I hope we stop using oil far before it actually has run out. It doesn't take a genius to tell it's ruining our environment.
 
I said in the old thread and believe another peak trend people continue to not pay much attention to is the driving boom is over in the US (and probably in Canada and EU). Miles driven have been declining going on eight years now and fewer per person then we did at the end of Bill Clinton's first term. In 99 out of 100 cities the proportion of workers commuting by private vehicle is down since 2000. Households without a car increased in 84 of 100 cities. The opposite is occurring in bikes, car sharing, transit etc.

This alone slows the peak oil trend.
 
Actually, the correlation to gas prices and miles driven is pretty weak and even weaker since 2007. Aging population/less driving, more remote working and a generation that doesn't have the desire to drive like the boomers did.

Another interesting note is the largest urban areas that were the least affected by the recession have the biggest drop off in driving. Tipping point?
 
Yes. It seems likely that car travel is becoming slightly less.

Meanwhile, air travel, and air freight, is on the increase.

From 1992 to 2005, passenger kilometers increased 5.2% per year, even with the disruptions of 9/11 and two significant wars. Since the onset of the current recession:
"During the first three quarters of 2010, air travel markets expanded at an annualized rate approaching 10%. This is similar to the rate seen in the rapid expansion prior to the recession. November’s results mean the annualized rate of growth so far in Q4 drops back to around 6%. But this is still in line with long run rates of traffic growth seen historically. The level of international air travel is now 4% above the pre-recession peak of early 2008 and the current expansion looks to have further to run."[20]
"Air freight reached a new high point in May (2010) but, following the end of inventory restocking activity, volumes have slipped back to settle at a similar level seen just before the onset of recession. Even so, that means an expansion of air freight during 2010 of 5-6% on an annualized basis – close to historical trend. With the stimulus of inventory restocking activity removed, further growth in air freight demand will be driven by end consumer demand for goods which utilize the air transport supply chain. ... The end of the inventory cycle does not mean the end of volume expansion but markets are entering a slower growth phase."[20]

In a 2008 presentation[6] and paper [21] Professor Kevin Anderson of the Tyndall Centre for Climate Change Research showed how continued aviation growth in the UK threatens the ability of that nation to meet CO2 emission reduction goals necessary to contain the century-end temperature increase to even 4 or 6C°. (See also: the 4 Degrees and Beyond International Climate Conference (2009)[22] and its proceedings.)[23] His charts show the projected domestic aviation carbon emission increase for the UK as growing from 11 MT in 2006 to 17 MT in 2012, at the UK's historic annual emission growth rate of 7%. Beyond 2012 if the growth rate were reduced to 3% yearly, carbon emissions in 2030 would be 28 MT, which is 70% of the UK's entire carbon emissions budget that year for all sectors of society. This work also suggests the foreseeable future which confronts many other nations that have high dependency on aviation. "Hypermobile Travelers,"[24] an academic study by Stefan Gössling et al. (2009) in the book "Climate Change and Aviation,"[25] also points to the dilemma caused by the increasing hypermobility of air travelers both in particular nations and globally.

http://en.wikipedia.org/wiki/Environmental_impact_of_aviation
 
Science has generally outperformed the expectations of doomsday theorists. We should be sleeping in piles on the stairs, all transportation reserved for the wealthiest of the wealthy, and eating people in green squares by now but science just keeps getting better and outrunning society's needs. Though oil is a finite resource we have every reason to believe that we will have functionally replaced it by the time that is a real threat. There's a lot of money in it.

**Work to be completed:**
Update the passage on driving and oil use from "I said in the" up to and including "the boomers did.", replacing "private vehicle" with "personal vehicle". The records come from a separate source and are unrelated to the text.

**Collected data entries:**
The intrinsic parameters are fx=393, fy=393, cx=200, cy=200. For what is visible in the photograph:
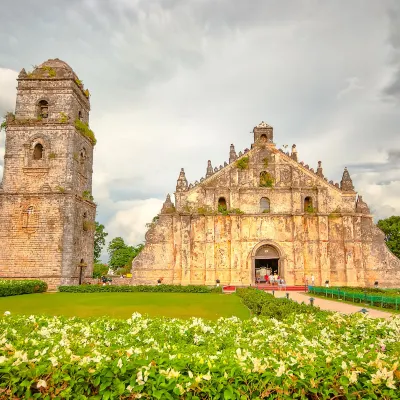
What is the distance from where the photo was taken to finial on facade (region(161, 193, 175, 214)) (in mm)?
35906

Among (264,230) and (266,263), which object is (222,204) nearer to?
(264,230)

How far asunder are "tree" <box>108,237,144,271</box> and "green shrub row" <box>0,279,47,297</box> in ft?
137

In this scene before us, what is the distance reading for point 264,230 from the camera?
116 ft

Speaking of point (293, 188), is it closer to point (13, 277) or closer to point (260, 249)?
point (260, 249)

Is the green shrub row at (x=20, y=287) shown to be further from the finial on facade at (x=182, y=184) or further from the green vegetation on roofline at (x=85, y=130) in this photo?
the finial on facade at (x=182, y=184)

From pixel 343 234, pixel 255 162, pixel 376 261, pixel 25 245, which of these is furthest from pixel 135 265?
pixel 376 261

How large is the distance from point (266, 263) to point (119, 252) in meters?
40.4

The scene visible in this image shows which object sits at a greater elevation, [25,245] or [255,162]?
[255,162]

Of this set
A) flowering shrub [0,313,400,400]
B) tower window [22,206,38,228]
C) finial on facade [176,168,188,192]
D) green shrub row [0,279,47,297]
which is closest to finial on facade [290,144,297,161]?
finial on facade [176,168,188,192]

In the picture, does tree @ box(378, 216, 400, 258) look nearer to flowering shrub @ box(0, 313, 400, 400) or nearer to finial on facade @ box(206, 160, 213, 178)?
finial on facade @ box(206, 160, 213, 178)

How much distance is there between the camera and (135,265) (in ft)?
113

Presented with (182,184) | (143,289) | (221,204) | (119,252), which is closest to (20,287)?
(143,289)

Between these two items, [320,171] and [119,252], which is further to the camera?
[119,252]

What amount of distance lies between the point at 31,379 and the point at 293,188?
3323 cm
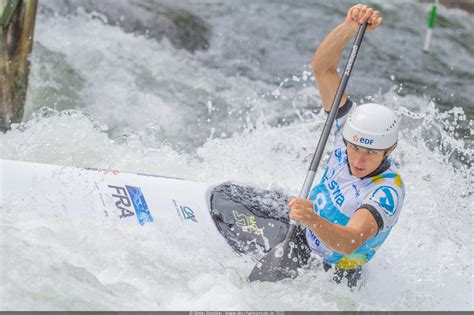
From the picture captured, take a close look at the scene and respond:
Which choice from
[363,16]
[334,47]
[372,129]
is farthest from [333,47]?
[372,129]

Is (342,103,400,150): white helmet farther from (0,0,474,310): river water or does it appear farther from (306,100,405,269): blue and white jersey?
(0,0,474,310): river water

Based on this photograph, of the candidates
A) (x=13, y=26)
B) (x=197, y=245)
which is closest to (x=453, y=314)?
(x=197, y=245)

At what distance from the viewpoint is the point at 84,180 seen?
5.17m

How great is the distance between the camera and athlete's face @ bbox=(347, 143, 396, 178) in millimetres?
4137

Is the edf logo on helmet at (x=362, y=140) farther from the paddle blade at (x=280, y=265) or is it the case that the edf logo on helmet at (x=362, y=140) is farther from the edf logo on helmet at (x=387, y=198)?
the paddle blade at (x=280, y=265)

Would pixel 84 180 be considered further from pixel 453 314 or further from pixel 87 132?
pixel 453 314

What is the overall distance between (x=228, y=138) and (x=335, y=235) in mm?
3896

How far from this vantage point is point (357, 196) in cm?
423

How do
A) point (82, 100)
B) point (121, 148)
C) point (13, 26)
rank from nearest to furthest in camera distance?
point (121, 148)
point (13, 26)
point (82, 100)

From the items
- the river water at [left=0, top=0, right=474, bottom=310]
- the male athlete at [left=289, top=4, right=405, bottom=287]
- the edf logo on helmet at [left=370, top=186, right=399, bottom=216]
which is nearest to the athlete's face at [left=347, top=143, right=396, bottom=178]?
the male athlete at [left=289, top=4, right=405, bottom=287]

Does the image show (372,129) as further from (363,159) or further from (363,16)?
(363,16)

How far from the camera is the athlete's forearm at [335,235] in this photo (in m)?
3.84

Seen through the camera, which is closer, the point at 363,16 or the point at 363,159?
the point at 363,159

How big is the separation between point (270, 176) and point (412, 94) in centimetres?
---
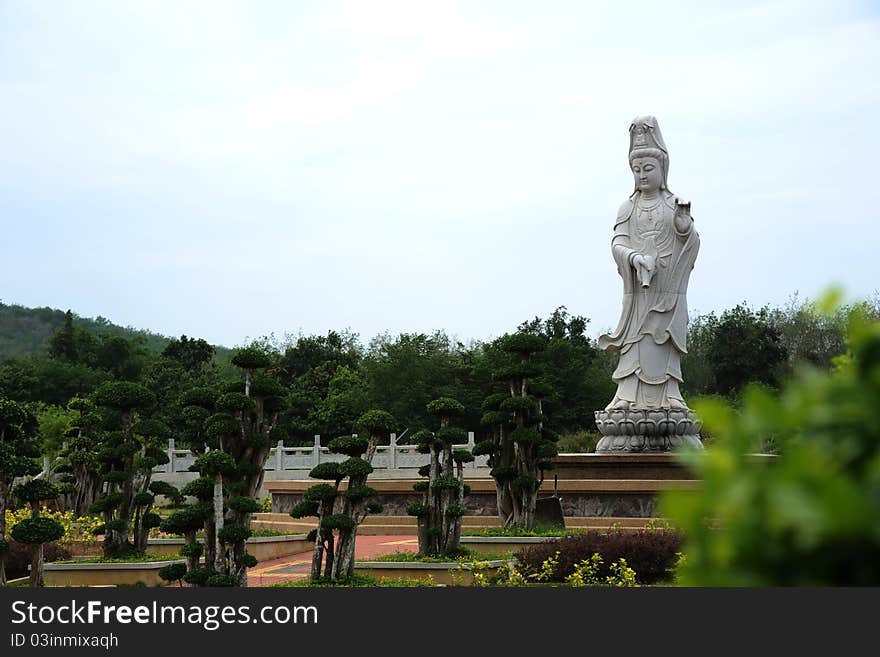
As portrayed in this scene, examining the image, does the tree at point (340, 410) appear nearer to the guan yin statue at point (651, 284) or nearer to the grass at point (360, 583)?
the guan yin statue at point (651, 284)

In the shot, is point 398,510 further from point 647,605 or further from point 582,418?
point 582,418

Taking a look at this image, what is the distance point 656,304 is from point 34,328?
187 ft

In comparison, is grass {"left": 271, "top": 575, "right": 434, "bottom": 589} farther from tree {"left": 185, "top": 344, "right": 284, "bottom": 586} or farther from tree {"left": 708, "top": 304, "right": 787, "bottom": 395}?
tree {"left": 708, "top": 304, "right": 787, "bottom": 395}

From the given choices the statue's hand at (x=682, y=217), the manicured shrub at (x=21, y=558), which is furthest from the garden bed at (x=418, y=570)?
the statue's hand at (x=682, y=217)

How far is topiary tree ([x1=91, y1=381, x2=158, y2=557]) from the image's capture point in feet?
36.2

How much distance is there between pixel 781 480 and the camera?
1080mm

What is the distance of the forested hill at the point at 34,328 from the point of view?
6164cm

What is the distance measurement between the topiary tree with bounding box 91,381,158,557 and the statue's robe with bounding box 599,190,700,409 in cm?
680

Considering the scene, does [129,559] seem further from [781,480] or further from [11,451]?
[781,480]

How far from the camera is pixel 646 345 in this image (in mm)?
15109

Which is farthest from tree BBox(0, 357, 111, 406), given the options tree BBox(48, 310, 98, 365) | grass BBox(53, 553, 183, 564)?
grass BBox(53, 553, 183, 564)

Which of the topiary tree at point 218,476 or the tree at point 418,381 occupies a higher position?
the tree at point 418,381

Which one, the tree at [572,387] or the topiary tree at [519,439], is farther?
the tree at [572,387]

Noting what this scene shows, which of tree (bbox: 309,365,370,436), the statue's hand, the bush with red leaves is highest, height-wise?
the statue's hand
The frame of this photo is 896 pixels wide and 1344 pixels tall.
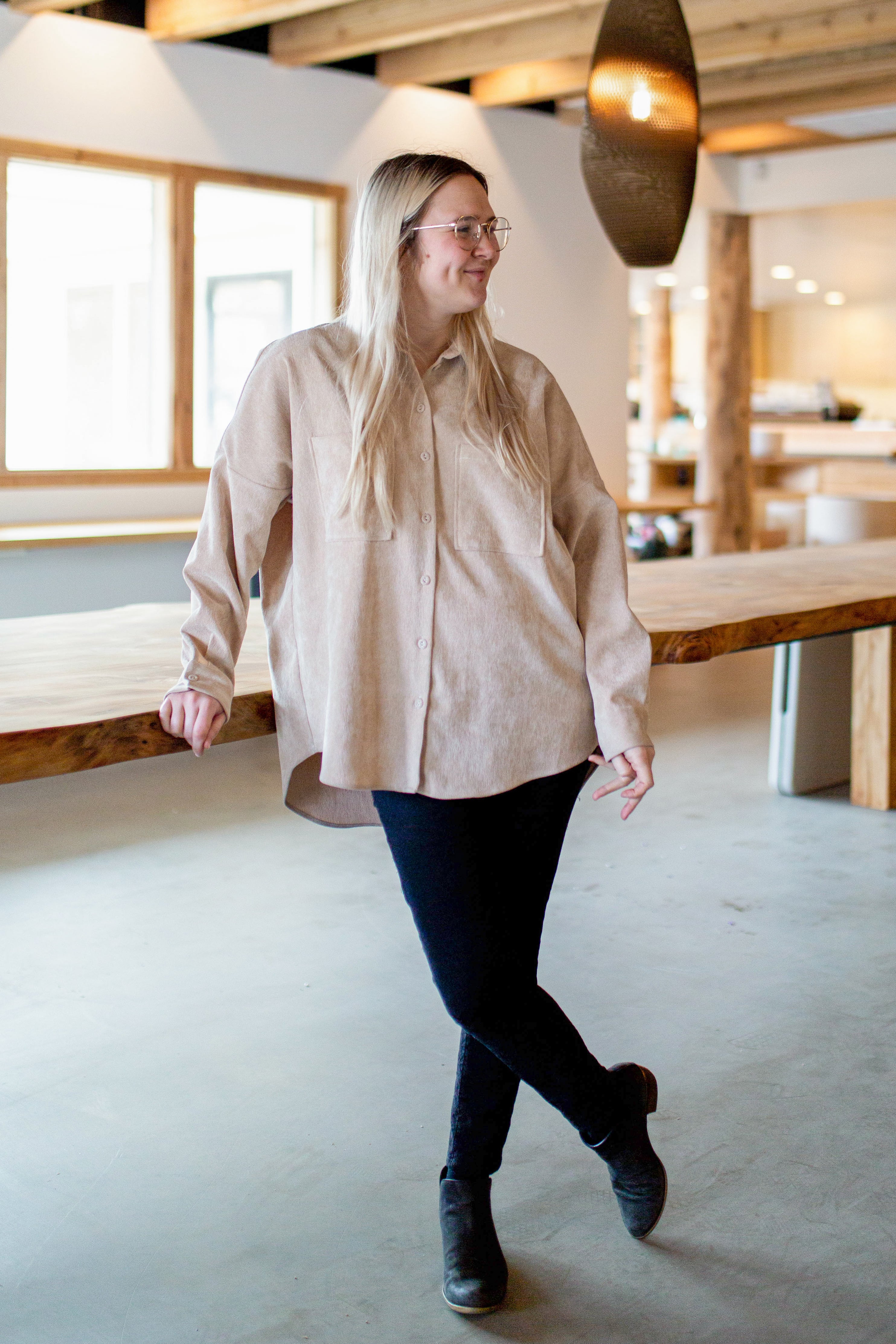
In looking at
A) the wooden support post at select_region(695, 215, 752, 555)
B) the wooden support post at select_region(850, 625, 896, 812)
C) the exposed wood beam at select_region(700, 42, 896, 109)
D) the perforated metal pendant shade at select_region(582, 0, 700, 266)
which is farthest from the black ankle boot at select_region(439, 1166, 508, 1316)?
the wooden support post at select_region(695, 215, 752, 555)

**Answer space:**
I said in the old thread and believe another peak trend people continue to not pay much attention to is the driving boom is over in the US (and probably in Canada and EU). Miles driven have been declining going on eight years now and fewer per person then we did at the end of Bill Clinton's first term. In 99 out of 100 cities the proportion of workers commuting by personal vehicle is down since 2000. Households without a car increased in 84 of 100 cities. The opposite is occurring in bikes, car sharing, transit etc.

This alone slows the peak oil trend.
 
Actually, the correlation to gas prices and miles driven is pretty weak and even weaker since 2007. Aging population/less driving, more remote working and a generation that doesn't have the desire to drive like the boomers did.